KVUE sat down with some local districts to see how they identify students who may pose a risk to themselves or others. Staff at Austin and Hutto ISDs shared what warning signs there may be.

“We look for when students may withdraw, or if they’re not participating in their groups,” said AISD High School Secondary Counseling Coordinator Shakira Hamilton-Adams. 

Dr. Robert Sormani, Hutto ISD assistant superintendent for instruction and innovation, said speaking of violence could be another sign.

“School shooters, sometimes they fantasize about violence, they’ll talk about committing violent acts to their friends," Sormani said.

RELATED: 'Systemic failures' in Uvalde shooting went far beyond local police, Texas House report details

Hamilton-Adams said they then bring kids into the counselor's office. 

“We don't provide therapy for the student, what we do is, we see what the needs are. And we look to find out if there are other resources that may be available," Hamilton-Adams said. 

At Hutto ISD, they can provide some level of therapy to the student.

“We’re up to seven licensed professional counselors who are licensed in being able to provide therapy,” said Sormani. 

In both districts, parents must consent to any therapy services or referrals. At Hutto ISD, they offer therapy through licensed professional counselors. Licensed mental health professionals at AISD can provide short-term counseling.
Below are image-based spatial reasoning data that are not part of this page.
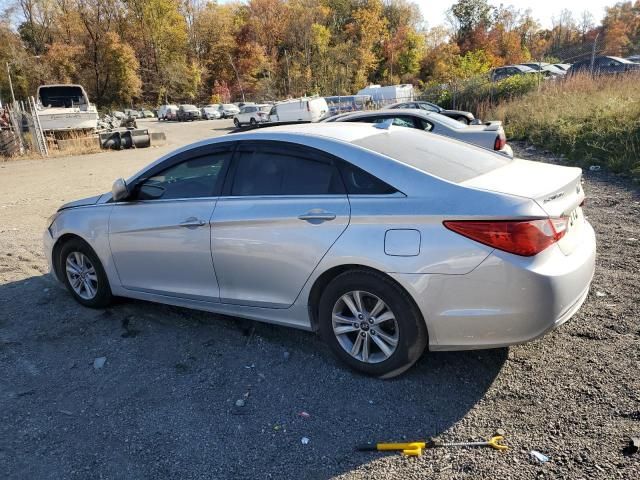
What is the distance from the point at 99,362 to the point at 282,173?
196 cm

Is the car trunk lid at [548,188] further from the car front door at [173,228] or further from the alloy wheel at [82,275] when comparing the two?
the alloy wheel at [82,275]

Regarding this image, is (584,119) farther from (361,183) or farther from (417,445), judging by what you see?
(417,445)

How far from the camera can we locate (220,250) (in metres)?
3.69

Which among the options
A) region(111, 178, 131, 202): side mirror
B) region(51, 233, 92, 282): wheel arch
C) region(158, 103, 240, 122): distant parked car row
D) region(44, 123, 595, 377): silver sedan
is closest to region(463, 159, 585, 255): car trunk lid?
region(44, 123, 595, 377): silver sedan

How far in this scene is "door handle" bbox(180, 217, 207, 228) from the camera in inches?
148

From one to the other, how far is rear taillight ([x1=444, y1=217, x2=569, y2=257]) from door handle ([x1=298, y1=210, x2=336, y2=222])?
786 millimetres

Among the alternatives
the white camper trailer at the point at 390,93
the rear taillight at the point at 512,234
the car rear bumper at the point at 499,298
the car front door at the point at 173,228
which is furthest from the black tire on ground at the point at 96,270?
the white camper trailer at the point at 390,93

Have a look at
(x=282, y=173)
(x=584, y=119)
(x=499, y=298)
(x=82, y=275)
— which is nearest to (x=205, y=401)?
(x=282, y=173)

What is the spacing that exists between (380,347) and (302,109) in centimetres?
2834

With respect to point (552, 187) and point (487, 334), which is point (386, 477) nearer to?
point (487, 334)

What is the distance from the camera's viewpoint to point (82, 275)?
4723mm

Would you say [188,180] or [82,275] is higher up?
[188,180]

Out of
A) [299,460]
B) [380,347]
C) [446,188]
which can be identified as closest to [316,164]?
[446,188]

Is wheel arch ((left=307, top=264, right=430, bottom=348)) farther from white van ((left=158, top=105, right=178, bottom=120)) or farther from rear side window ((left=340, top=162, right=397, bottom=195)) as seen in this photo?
white van ((left=158, top=105, right=178, bottom=120))
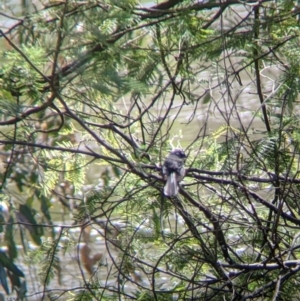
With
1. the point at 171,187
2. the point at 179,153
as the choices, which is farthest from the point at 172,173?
the point at 179,153

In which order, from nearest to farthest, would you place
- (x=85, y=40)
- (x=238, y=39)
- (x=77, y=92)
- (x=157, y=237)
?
(x=85, y=40), (x=77, y=92), (x=238, y=39), (x=157, y=237)

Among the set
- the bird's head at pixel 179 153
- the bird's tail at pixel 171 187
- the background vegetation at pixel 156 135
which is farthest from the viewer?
the bird's head at pixel 179 153

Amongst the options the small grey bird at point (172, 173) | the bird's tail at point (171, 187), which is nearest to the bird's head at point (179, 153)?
the small grey bird at point (172, 173)

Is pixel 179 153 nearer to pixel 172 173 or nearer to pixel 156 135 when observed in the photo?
pixel 156 135

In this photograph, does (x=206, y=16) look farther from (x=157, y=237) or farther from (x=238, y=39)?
(x=157, y=237)

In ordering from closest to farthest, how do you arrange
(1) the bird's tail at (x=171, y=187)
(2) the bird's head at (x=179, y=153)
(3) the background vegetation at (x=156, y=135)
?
1. (3) the background vegetation at (x=156, y=135)
2. (1) the bird's tail at (x=171, y=187)
3. (2) the bird's head at (x=179, y=153)

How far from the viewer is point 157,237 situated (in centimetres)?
371

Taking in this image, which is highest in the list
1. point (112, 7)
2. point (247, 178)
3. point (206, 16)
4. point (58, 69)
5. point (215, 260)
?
point (206, 16)

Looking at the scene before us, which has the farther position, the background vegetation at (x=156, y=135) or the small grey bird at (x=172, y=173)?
the small grey bird at (x=172, y=173)

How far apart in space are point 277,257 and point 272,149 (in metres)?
0.51

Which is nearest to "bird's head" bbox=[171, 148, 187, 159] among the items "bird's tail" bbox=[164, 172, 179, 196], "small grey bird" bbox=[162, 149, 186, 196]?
"small grey bird" bbox=[162, 149, 186, 196]

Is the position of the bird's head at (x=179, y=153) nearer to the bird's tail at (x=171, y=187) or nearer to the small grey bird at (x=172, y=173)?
the small grey bird at (x=172, y=173)

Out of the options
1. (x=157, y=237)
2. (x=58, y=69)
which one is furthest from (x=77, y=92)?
(x=157, y=237)

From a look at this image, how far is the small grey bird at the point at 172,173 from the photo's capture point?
311 centimetres
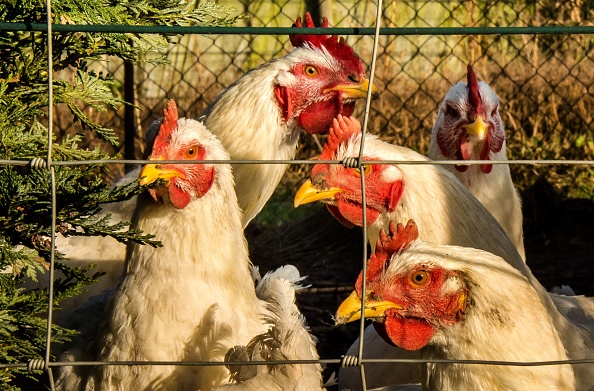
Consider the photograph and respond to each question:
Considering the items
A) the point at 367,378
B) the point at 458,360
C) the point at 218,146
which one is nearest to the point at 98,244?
the point at 218,146

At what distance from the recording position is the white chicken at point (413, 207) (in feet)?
10.8

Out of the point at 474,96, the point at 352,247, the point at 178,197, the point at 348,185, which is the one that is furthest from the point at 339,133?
the point at 352,247

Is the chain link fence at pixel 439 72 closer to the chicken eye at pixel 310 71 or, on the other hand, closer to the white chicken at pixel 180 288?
the chicken eye at pixel 310 71

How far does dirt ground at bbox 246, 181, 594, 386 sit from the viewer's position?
609 centimetres

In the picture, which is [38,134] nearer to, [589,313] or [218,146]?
[218,146]

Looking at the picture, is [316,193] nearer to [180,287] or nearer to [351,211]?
[351,211]

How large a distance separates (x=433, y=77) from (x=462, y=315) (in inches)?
263

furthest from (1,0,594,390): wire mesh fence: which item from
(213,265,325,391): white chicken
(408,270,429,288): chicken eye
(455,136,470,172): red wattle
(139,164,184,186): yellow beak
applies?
(408,270,429,288): chicken eye

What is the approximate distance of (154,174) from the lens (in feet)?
10.1

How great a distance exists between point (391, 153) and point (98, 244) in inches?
57.4

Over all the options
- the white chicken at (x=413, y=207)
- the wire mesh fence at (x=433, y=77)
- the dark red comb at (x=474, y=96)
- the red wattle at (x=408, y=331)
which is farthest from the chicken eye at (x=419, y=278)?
the wire mesh fence at (x=433, y=77)

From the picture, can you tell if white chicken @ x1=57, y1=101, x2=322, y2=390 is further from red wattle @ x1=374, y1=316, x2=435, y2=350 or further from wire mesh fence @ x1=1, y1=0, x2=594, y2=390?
wire mesh fence @ x1=1, y1=0, x2=594, y2=390

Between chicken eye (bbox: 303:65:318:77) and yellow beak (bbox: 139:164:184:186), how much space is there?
140cm

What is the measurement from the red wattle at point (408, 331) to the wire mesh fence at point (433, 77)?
15.8ft
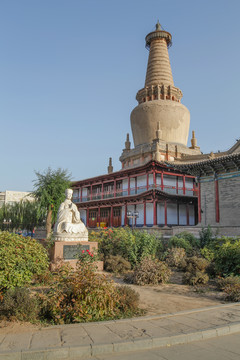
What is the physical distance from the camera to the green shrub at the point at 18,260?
258 inches

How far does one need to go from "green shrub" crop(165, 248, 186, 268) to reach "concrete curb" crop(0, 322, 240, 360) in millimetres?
7627

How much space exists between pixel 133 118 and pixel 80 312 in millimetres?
36551

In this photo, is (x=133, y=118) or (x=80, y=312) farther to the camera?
(x=133, y=118)

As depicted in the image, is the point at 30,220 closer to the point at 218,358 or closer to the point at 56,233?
the point at 56,233

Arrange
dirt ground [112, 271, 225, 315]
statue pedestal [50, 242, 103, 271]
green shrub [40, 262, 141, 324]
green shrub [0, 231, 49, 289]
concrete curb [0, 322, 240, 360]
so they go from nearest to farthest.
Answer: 1. concrete curb [0, 322, 240, 360]
2. green shrub [40, 262, 141, 324]
3. green shrub [0, 231, 49, 289]
4. dirt ground [112, 271, 225, 315]
5. statue pedestal [50, 242, 103, 271]

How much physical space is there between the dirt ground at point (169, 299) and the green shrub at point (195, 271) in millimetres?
247

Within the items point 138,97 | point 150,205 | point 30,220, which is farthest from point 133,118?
point 30,220

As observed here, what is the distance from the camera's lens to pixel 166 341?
4.78m

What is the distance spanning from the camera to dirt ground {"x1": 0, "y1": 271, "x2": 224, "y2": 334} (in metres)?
5.37

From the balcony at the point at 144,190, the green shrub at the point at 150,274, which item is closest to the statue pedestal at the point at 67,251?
the green shrub at the point at 150,274

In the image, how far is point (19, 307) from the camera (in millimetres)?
5656

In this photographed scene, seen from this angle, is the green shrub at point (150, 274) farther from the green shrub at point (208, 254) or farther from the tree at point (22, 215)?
the tree at point (22, 215)

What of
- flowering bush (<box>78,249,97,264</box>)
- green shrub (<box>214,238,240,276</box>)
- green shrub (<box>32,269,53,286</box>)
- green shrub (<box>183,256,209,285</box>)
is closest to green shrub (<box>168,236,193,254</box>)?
green shrub (<box>183,256,209,285</box>)

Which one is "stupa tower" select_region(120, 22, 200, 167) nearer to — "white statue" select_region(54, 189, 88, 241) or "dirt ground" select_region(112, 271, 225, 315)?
"white statue" select_region(54, 189, 88, 241)
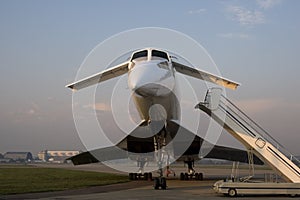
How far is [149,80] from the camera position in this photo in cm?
1347

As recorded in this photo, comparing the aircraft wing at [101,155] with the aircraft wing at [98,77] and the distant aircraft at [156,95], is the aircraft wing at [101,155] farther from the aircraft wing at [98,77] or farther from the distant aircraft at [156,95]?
the aircraft wing at [98,77]

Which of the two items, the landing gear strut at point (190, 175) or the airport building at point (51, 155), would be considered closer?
the landing gear strut at point (190, 175)

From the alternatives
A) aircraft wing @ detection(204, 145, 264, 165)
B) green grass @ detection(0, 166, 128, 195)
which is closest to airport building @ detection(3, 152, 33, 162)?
green grass @ detection(0, 166, 128, 195)

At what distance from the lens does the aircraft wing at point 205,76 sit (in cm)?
1698

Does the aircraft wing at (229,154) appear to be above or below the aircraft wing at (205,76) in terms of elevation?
below

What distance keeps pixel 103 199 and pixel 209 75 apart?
22.5 ft

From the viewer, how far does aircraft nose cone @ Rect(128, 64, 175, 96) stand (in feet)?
44.1

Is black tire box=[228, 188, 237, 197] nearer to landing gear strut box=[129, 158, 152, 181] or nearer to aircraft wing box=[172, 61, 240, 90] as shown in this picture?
aircraft wing box=[172, 61, 240, 90]

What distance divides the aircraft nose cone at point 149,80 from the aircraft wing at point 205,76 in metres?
2.62

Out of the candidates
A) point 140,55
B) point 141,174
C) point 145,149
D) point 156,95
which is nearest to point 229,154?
point 141,174

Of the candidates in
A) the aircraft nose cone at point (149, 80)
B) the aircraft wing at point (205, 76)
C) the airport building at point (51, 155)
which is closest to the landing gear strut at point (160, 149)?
the aircraft wing at point (205, 76)

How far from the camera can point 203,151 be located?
81.3 feet

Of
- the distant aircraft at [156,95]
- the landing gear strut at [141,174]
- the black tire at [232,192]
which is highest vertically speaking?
the distant aircraft at [156,95]

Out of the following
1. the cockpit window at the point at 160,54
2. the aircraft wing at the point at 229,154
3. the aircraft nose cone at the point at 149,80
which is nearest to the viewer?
the aircraft nose cone at the point at 149,80
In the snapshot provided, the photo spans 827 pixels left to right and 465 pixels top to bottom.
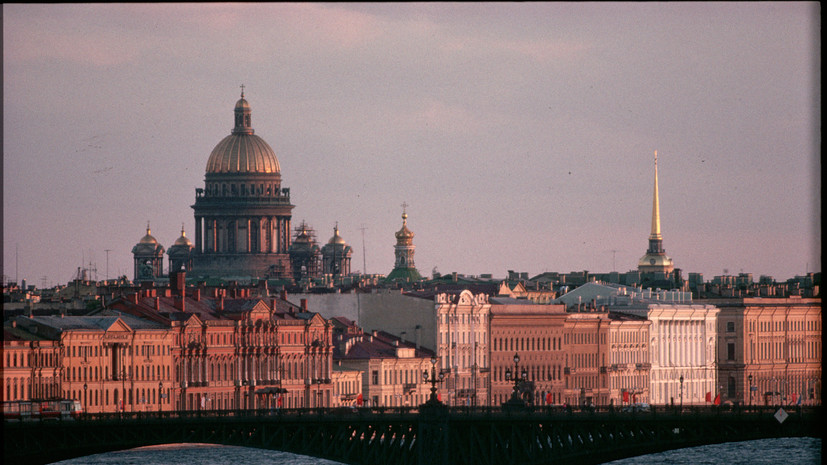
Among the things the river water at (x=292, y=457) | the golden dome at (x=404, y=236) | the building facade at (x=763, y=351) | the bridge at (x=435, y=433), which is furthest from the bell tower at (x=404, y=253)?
the bridge at (x=435, y=433)

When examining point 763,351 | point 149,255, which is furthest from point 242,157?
point 763,351

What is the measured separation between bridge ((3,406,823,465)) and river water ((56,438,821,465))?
18951 mm

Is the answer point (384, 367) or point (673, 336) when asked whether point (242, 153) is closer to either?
point (673, 336)

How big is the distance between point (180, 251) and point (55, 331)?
8315cm

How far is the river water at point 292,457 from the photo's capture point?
6956 cm

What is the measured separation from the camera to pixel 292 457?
7381 centimetres

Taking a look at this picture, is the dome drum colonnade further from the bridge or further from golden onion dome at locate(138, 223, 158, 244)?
the bridge

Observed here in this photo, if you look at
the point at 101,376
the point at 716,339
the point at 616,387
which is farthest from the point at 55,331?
the point at 716,339

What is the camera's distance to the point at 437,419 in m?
45.9

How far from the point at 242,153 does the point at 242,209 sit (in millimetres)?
3652

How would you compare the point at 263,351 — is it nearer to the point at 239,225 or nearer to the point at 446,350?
the point at 446,350

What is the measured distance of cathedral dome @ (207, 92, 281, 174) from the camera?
482ft

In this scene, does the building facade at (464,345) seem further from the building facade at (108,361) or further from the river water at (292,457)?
the building facade at (108,361)

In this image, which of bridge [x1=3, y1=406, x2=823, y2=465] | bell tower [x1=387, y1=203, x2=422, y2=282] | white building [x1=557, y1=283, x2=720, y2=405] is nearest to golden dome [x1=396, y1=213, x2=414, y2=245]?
bell tower [x1=387, y1=203, x2=422, y2=282]
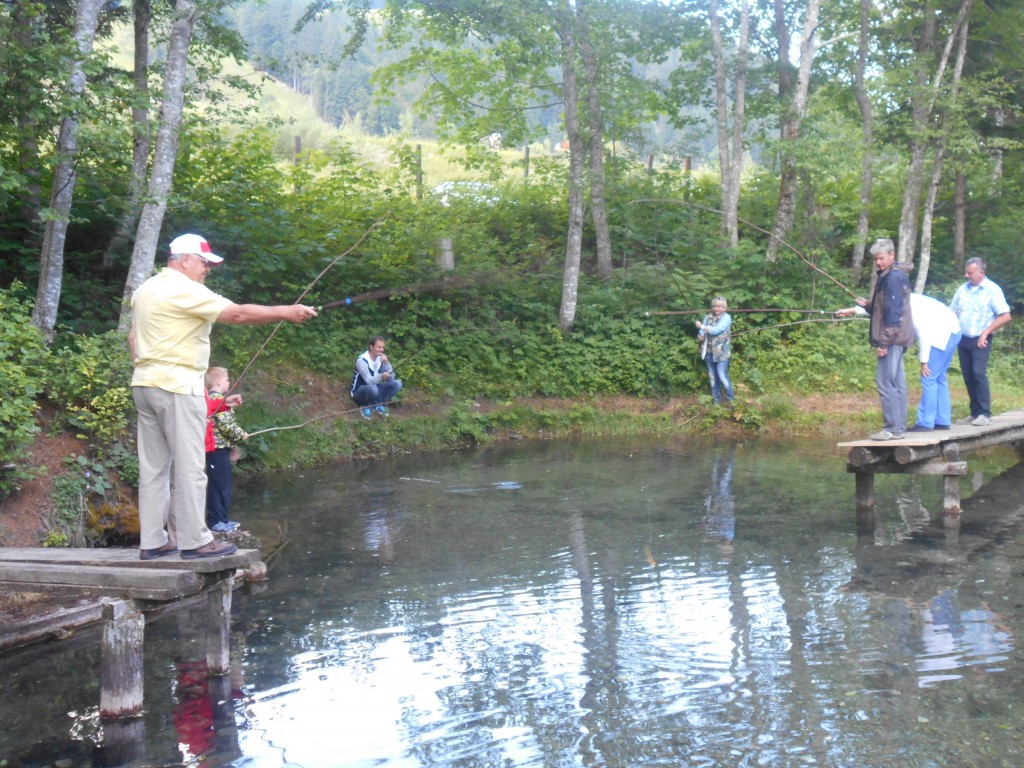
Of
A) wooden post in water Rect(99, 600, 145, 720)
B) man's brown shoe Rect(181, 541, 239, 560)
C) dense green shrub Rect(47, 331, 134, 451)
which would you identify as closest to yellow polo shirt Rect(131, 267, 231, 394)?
man's brown shoe Rect(181, 541, 239, 560)

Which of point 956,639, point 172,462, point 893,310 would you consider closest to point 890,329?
point 893,310

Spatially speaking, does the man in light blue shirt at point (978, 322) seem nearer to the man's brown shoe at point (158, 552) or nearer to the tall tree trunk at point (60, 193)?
the man's brown shoe at point (158, 552)

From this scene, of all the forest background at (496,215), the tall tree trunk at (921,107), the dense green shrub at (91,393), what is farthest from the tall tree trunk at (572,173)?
the dense green shrub at (91,393)

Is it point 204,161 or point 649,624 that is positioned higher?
point 204,161

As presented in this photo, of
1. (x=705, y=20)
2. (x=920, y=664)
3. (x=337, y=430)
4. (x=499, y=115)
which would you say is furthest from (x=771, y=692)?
(x=705, y=20)

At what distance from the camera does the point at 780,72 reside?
69.3ft

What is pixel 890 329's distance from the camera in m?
9.55

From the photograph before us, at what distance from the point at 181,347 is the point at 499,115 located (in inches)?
634

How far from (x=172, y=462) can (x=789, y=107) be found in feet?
51.6

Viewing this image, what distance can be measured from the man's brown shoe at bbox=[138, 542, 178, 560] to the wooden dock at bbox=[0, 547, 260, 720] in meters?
0.05

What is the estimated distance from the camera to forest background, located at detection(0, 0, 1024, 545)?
1003cm

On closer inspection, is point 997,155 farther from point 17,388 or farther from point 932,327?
point 17,388

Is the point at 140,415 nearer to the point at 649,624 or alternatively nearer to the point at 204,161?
the point at 649,624

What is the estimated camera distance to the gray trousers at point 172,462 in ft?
17.8
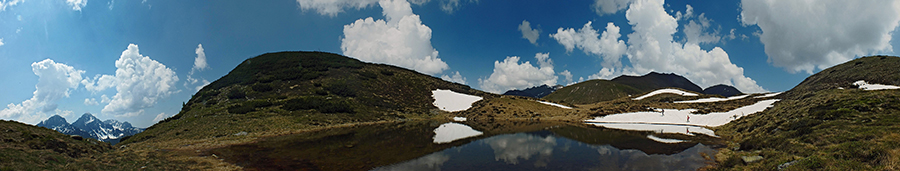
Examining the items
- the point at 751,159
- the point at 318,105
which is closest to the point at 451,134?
the point at 751,159

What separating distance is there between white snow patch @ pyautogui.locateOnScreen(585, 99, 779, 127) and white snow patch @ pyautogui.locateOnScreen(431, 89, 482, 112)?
28.6 m

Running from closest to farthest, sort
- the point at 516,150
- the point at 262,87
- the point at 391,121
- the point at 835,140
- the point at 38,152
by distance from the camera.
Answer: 1. the point at 38,152
2. the point at 835,140
3. the point at 516,150
4. the point at 391,121
5. the point at 262,87

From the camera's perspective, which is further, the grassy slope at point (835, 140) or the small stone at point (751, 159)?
the small stone at point (751, 159)

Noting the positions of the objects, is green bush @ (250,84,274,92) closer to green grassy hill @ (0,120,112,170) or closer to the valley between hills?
the valley between hills

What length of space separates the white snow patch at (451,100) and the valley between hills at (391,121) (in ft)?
4.09

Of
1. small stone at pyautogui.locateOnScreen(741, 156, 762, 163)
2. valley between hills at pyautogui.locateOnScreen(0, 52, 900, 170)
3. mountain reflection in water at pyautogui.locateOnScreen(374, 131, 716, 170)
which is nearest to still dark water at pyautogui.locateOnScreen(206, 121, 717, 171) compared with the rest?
mountain reflection in water at pyautogui.locateOnScreen(374, 131, 716, 170)

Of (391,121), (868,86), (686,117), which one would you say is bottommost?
(391,121)

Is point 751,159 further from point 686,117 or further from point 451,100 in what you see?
point 451,100

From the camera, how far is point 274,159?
18156mm

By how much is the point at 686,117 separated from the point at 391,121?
44.7 metres

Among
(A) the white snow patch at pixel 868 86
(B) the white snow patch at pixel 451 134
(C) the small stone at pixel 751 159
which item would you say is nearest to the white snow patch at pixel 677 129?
(C) the small stone at pixel 751 159

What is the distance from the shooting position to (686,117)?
43.6 meters

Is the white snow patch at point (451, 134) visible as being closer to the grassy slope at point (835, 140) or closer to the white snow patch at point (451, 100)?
the grassy slope at point (835, 140)

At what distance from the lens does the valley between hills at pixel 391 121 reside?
12.5 meters
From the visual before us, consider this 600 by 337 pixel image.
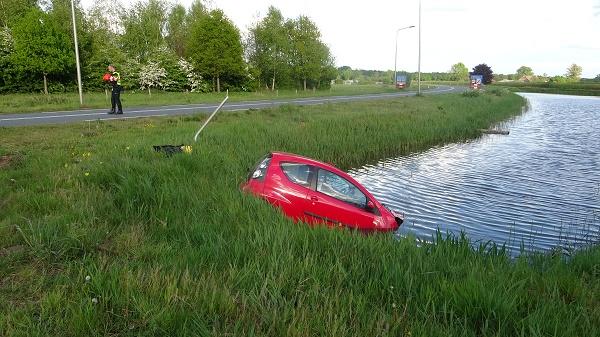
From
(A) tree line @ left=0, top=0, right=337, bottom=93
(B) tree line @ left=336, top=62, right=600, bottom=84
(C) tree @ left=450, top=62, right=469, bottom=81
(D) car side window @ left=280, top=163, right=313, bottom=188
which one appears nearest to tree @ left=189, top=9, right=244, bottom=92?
(A) tree line @ left=0, top=0, right=337, bottom=93

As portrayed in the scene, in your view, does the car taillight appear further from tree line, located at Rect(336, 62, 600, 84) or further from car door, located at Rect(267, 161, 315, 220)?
tree line, located at Rect(336, 62, 600, 84)

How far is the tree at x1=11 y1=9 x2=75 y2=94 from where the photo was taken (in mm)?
33406

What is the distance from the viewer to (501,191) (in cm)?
1359

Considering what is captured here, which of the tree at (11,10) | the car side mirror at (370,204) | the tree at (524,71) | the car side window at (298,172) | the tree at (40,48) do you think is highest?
the tree at (524,71)

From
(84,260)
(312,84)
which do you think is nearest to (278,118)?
(84,260)

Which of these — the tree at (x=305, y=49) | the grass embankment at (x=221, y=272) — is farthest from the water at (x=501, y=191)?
the tree at (x=305, y=49)

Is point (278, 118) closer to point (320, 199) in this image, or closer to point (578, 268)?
point (320, 199)

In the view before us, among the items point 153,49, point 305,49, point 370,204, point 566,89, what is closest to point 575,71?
point 566,89

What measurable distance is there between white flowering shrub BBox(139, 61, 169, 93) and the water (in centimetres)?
2662

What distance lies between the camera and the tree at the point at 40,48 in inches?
1315

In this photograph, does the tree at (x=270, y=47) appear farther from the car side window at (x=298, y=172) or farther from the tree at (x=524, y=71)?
the tree at (x=524, y=71)

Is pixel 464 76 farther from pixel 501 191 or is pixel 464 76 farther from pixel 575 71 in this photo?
pixel 501 191

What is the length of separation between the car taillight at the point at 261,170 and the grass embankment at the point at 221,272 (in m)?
0.45

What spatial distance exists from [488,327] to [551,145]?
22.7 m
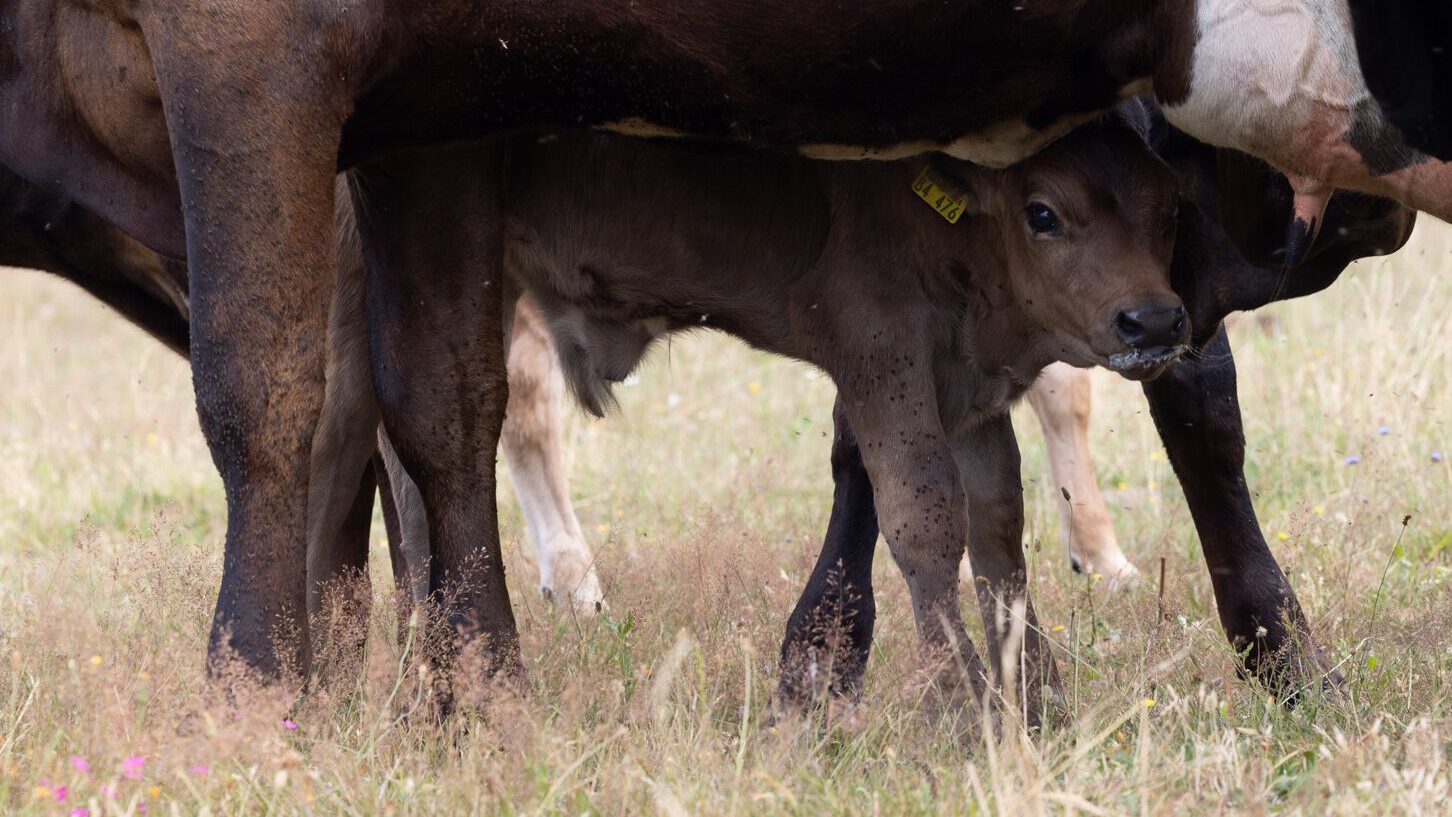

RELATED: 'All options remain on the table' | Gov. Abbott hasn't yet announced special legislative session following Uvalde shooting

“We can’t make anyone take us up on the request to get services, but we inform,” said Hamilton-Adams.

So it’s on the parents whether to accept the help for their child. In some cases, if a parent is neglectful, child protective services can get involved. Hamilton-Adams said when a student poses a threat to other people, they may choose to get the police involved.

These checkpoints are ways districts choose to take a preventative approach to potential violence. But they both provide care for students who are in need of help and do not necessarily pose a risk to other students.